Monday, 23 December 2013

White-winged Choughs – expanding red eyes.

White-winged Choughs (Chough is pronounced chuff) are birds of dry open eucalypt forests and woodlands. Highly social birds with fascinating group behavior they spend much of the day fossicking in ground litter for food. At this time of year the young are out of their large mud bowl nests, following the adult birds of their extended family group about, begging incessantly to be fed.
The white patches on their wings are only visible when the wing is opened in flight or when displaying or grooming.
An adult White-winged Chough - note white wing panels in flight feathers.
Adult choughs have a red eyes, the iris is orange, while young birds have a brown iris.
Adult bird excavating hole in soil under ground litter to uncover insect larvae. Note the red eye.
This is a juvenile White-winged Chough note white eyebrow. The iris is brown however a small section of the eye ball visible in this photo shows the eye ball surrounding the iris is pink as in adult birds.
The choughs on our property are used to humans and are quite confiding, allowing close approach for observation and photos.
I have noticed in the past that the red eye of adults sometimes appears larger than normal and until now had not given it much thought or looked closely to see how this is achieved. Choughs are highly excitable birds sometimes responding to disturbances within or external to the group by spreading their wings, fanning their tail and also by enlarging their red eyes.
This is the adult bird feeding in photo above. It has moved on and found an insect and suddenly become excited by my presence. The red eyes have been enlarged, wings and body feathers spread and tail fanned. The display is meant to look threatening.
The following two enlarged shots show first a calm bird feeding with normal eye appearance and then an excited bird with an enlarged red eye.
Enlarged photo of adult bird from feeding shot above showing close up of head and the normal elliptical eyelid position of a calm bird.
A close up of the excited bird displaying in photo above. The wing, body and tail feathers have been contracted however the eye lids remain expanded showing an enlarged eye with an orange iris and pink surrounding eye ball. Its display has distracted it from eating the small beetle it caught before becoming alarmed by my presence. 
One field guide states that the outer eye ring flushes brighter red giving the impression that there is a colour change to the eye. The above photos show that rather than the eye changing colour, the bird achieves an enlarged red eye by uncovering the eye by expanding the surrounding eyelid. The eyelid is normally held in an elliptical shape and is opened out to a circular shape when the bird becomes excited. 
The field guides describe a red eye and from a distance the eye does appear to be red however on closer examination the iris is orange and the surrounding eye ball is pink.
If you have ever wondered about the Chough’s expanding red eye, now you know how it is achieved. For those readers who already knew this I hope you enjoy the photos.

Sunday, 22 December 2013

Nest theft, recycling or deliberate destruction?

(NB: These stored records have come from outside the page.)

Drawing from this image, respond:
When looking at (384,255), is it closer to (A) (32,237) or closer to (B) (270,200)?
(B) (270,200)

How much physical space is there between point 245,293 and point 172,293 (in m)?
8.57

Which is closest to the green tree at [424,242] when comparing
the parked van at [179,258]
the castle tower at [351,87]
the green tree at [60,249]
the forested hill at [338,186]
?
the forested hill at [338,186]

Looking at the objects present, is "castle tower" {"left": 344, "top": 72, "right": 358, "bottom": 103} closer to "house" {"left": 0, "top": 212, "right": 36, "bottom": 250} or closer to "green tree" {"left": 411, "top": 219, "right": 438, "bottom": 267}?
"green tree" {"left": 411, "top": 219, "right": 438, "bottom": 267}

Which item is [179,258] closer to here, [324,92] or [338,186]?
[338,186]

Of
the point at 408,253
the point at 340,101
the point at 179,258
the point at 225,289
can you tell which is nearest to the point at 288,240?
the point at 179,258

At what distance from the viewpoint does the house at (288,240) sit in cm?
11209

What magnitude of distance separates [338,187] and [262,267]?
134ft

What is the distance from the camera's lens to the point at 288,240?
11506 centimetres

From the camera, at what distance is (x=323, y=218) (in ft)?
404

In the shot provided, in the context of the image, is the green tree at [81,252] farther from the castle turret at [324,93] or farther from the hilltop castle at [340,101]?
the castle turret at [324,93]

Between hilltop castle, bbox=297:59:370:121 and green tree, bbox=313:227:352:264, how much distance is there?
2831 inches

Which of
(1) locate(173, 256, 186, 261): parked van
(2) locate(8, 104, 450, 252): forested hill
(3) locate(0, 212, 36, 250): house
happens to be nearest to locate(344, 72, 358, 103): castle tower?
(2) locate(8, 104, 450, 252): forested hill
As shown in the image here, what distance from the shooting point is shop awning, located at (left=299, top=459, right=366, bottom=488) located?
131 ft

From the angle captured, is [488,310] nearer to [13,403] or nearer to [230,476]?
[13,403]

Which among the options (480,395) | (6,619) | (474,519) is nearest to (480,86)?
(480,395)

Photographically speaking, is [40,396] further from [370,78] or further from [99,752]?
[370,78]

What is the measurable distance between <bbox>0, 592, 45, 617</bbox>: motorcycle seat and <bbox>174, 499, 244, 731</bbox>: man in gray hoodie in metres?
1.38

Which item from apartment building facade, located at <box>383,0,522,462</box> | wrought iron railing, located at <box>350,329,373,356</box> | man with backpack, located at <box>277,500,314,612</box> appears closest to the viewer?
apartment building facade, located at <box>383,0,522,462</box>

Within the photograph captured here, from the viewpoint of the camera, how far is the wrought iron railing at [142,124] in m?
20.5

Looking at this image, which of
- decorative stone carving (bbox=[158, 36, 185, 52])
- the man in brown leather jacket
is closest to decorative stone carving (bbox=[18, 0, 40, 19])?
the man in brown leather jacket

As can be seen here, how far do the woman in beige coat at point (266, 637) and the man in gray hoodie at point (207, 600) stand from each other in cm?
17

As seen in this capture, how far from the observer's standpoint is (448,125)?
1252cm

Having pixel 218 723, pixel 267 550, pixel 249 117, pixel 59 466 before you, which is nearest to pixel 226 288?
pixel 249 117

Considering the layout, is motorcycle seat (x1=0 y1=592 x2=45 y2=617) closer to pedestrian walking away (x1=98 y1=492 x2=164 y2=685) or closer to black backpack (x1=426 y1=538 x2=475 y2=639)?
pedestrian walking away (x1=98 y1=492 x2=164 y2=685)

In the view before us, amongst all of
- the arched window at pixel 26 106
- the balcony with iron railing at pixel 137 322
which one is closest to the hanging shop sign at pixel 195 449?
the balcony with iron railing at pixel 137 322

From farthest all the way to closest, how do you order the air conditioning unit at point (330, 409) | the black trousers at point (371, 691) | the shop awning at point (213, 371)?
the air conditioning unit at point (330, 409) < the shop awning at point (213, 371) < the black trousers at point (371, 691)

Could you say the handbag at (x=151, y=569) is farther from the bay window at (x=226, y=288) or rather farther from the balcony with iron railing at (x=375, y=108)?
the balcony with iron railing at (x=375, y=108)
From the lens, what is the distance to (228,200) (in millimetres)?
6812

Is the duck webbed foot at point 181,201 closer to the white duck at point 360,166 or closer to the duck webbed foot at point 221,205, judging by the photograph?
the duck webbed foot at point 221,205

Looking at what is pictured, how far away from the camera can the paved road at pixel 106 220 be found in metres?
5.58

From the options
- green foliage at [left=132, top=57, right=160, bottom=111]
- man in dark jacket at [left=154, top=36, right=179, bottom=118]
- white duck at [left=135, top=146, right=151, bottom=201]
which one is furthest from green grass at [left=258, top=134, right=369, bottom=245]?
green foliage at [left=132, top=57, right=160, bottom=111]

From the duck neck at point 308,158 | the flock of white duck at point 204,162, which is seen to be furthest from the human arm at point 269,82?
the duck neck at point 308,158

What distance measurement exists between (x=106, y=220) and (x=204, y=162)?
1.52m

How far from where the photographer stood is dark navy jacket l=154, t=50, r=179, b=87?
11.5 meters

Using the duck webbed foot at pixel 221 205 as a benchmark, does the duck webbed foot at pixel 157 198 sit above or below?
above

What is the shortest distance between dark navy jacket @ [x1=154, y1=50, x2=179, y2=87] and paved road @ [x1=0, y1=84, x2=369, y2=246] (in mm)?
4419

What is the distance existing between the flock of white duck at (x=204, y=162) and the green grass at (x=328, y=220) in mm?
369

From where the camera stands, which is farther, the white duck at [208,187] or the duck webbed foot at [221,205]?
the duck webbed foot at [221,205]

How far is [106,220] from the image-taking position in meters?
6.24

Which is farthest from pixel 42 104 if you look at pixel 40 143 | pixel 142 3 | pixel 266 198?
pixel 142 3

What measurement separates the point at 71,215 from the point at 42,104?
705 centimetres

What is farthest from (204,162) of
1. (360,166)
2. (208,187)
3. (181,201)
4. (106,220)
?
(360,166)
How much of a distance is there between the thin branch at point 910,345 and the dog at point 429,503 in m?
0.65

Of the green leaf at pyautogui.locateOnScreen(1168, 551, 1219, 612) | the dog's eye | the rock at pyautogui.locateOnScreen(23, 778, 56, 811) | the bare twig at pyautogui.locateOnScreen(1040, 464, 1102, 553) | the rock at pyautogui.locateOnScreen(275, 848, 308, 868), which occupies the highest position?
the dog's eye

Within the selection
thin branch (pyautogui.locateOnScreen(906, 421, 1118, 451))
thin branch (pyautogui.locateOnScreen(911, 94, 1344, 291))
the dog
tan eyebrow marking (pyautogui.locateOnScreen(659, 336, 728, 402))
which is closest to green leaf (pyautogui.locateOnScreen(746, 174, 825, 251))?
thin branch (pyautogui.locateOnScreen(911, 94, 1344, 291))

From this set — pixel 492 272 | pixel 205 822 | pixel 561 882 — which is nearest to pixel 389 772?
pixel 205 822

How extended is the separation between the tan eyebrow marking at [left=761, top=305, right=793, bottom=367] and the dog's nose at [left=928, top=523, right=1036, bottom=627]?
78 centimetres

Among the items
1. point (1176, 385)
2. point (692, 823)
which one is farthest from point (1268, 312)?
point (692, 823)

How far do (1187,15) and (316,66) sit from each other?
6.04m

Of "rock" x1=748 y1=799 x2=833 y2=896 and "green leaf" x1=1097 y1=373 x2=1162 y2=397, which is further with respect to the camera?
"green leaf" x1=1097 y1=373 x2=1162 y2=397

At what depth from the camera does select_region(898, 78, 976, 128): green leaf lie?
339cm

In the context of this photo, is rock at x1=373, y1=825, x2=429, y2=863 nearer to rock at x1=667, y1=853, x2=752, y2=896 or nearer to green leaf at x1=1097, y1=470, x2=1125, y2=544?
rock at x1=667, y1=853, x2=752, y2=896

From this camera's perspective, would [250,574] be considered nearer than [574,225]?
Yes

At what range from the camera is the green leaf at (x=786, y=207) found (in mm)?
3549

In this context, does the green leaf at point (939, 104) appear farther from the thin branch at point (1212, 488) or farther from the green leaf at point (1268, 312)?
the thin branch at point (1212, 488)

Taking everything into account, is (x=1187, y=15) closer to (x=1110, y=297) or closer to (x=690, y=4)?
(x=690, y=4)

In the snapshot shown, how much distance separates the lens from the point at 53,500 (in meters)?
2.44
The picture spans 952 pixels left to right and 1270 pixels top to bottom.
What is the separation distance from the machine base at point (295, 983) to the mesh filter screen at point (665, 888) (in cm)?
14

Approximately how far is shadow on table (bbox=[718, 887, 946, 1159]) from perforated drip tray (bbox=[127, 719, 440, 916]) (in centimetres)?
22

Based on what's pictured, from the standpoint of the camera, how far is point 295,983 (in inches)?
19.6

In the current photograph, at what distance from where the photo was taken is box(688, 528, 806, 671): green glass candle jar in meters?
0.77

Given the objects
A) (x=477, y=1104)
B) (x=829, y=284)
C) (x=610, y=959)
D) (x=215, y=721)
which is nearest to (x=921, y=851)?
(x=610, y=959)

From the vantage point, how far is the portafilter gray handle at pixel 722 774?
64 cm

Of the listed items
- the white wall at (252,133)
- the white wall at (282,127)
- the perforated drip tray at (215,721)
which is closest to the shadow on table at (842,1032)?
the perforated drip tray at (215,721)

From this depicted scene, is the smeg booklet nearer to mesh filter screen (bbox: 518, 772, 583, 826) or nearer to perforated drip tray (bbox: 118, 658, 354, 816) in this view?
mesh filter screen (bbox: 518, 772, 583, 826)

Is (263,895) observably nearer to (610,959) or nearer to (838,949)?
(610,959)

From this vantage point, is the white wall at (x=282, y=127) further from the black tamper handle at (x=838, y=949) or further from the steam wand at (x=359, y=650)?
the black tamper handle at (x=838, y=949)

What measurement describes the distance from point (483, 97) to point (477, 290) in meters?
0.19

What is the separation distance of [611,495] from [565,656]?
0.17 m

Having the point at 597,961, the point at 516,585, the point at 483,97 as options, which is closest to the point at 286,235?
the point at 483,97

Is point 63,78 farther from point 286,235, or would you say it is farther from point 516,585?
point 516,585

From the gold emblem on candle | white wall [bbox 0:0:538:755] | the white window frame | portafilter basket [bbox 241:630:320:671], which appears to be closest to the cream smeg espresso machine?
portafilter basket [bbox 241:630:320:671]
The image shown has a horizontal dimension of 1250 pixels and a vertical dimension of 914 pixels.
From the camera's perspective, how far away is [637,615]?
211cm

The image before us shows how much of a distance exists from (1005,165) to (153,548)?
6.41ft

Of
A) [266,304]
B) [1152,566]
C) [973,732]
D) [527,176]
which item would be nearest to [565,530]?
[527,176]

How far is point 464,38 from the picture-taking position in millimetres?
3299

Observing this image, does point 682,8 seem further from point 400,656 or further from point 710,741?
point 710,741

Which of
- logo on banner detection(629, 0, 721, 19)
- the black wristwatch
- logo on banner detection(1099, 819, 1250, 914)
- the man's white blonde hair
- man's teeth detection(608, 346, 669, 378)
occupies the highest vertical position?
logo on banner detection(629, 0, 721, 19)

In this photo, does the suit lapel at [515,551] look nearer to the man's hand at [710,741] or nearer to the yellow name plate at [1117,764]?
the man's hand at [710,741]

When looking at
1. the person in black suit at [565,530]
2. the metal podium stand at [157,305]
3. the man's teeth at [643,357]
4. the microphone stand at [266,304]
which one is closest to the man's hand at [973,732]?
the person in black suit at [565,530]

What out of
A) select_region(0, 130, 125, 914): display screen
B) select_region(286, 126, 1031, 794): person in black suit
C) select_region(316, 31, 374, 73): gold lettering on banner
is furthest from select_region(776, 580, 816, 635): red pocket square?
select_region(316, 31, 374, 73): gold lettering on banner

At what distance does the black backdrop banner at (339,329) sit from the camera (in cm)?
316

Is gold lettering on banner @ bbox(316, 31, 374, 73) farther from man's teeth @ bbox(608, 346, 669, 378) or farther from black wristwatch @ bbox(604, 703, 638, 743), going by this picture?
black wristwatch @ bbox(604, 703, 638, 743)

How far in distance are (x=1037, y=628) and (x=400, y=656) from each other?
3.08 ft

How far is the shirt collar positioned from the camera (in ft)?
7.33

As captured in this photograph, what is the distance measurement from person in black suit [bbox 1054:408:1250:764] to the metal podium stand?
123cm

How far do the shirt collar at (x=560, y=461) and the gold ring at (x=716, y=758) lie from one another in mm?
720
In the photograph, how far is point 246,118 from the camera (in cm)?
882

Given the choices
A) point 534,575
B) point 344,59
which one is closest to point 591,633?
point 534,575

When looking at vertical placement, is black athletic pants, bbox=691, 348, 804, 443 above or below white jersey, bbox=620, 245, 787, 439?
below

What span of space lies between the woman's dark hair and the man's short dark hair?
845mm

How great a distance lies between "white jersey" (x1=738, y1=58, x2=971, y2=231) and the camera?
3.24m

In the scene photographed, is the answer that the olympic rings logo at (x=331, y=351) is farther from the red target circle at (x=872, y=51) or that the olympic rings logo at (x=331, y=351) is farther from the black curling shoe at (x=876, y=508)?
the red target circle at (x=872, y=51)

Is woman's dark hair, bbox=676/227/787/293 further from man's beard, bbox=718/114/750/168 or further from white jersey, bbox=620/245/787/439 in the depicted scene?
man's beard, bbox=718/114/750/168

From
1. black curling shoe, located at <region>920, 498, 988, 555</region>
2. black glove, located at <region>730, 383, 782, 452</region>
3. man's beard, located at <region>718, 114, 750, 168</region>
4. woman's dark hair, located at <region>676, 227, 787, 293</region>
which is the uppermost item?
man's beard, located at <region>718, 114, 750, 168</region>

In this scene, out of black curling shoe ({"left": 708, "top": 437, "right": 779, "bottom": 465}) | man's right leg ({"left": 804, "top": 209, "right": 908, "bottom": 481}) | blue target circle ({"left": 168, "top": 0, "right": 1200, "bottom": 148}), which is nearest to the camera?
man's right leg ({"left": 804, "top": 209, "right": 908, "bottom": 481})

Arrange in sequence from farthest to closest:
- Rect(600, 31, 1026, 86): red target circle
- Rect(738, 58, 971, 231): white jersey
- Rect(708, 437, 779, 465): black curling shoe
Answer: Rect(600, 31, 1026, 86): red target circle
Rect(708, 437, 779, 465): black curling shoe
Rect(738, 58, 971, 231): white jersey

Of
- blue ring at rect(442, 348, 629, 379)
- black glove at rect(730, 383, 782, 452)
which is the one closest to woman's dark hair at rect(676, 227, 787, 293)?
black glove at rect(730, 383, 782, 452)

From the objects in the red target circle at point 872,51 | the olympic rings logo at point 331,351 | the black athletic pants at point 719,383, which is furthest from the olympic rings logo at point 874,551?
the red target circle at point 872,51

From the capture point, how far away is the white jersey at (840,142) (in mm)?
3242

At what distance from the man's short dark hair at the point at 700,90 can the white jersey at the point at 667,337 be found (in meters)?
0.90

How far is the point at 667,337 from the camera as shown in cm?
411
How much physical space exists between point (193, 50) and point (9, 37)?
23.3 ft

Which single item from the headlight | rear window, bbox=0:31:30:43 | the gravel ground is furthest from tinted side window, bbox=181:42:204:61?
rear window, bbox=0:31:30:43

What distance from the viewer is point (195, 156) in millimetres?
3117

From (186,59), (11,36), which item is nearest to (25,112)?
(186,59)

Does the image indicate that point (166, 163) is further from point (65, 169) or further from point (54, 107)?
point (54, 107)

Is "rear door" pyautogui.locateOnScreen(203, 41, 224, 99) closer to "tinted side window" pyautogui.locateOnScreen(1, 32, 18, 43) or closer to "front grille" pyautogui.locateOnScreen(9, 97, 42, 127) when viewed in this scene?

This morning I was checking out birds in a mature woodland on our property. The grassy woodland is dominated by Gippsland Grey Box with other species mixed in such as Forest Redgum, Red Stingybark and Red Box. There were lots of very vocal birds present including Dusky Woodswallows, White-winged Trillers, Jacky Winters, White-throated Gerygones, Bell Miners, Rufous Whistlers, Grey Shrike-thrushes, Grey Butcherbirds, White-winged Choughs, Grey Faintails, Willie Wagtails, Yellow-rumped Thornbills, Spotted Pardalotes and a number of Honeyeater species ……. and a koala tried to sleep through the din.
Suspended from the slender stems of a Red Box about 2 metres above the ground, I came across a nest. The nest was fresh and intact and looked to be the type constructed by a number of honeyeater species, a deep suspended cup made from bark and fine grass fibres bound together with cobwebs.  As I approached for a closer look, a White-naped Honeyeater approached the nest and inserted its head into the cup and then withdrew and flew off. I thought, great, I have found an active nest and one of the adult birds has just made a visit to feed young.
The intact Honeyeater nest photographed just after the White-naped Honeyeater left.
A White-naped Honeyeater - this one was photographed at Mallacoota.
Hoping the White-naped Honeyeaters would return and provide some photo opportunities I moved to the cover of a low leafy side branch of a nearby tree with a good view of the nest and good sunlight angle and waited.
Shortly a Honeyeater approached the nest. Before I could consider if this was the owner of the nest, perhaps the White-naped Honeyeater seen at the nest a few minutes earlier, this bird commenced to rip material from the nest and to my surprise I realized it was a Brown-headed Honeyeater. It worked with haste – as you would expect from a guilty thief anxious not to be caught. The bird took material from one of the two sections that suspended the nest from the tree stem, causing the nest to swing open. The nest then remained suspended by two tenuous connections on one side of the nest. The bird soon departed with a bill full of bark fibres.
A Brown-headed Honeyeater has arrived at the nest and removed material causing the nest to tilt and open.
The bird then worked its way around the nest - for what purpose I do not know?
The bird then took some nest material in its bill and departed.
With no action for five minutes or so I departed the scene for lunch and returned later to see if any more material had been removed from the nest, see if the birds were still active and see if I could find the new Brown-headed Honeyeater nest.
The state of the nest when I departed for lunch at noon.
The state of the nest when I returned an hour or so later - it is now hanging precariously from two slender threads.
On my return, as luck would have it, I did not have to wait long for some action. This time two Brown-headed Honeyeaters approached the nest. Apparently both male and female share the nest building work and also in this case the presumed theft of nesting materials.
The first bird at the nest soon ripped some material off and departed. The nest was now only attached to the stem by two very frail looking strings of fibre.
Two Brown-headed Honeyeaters returned shortly after I commenced watching the nest again. The first bird took some material and left.
When the second bird jumped onto the nest the first string of fibres broke, followed closely by the second and the nest fell to the ground.
The second bird jumped onto the nest - one slender thread broke, then the second and the nest fell to the ground.
I was too slow to capture a shot of the second bird when it flew down and ripped some material from the nest and departed.
The second bird flew down and removed some material from the nest on the ground. Fortunately I noted the bee-line direction both birds took as they departed the scene so I then headed in that direction to see if I could find the new nest.
There was still some nest material wrapped around the stems and both birds made a couple of trips to gather this. I did not see them go to the nest on the ground again.
While looking for the new nest, both birds flew close past me on one of their return trips with a White-naped Honeyeater in hot pursuit. The White-naped peeled off and I watched the birds fly up into a dense canopy of eucalypt leaves where I spotted the well concealed nest. The new nest was about 80 metres from the ransacked nest and much higher, about 10 metres above the ground.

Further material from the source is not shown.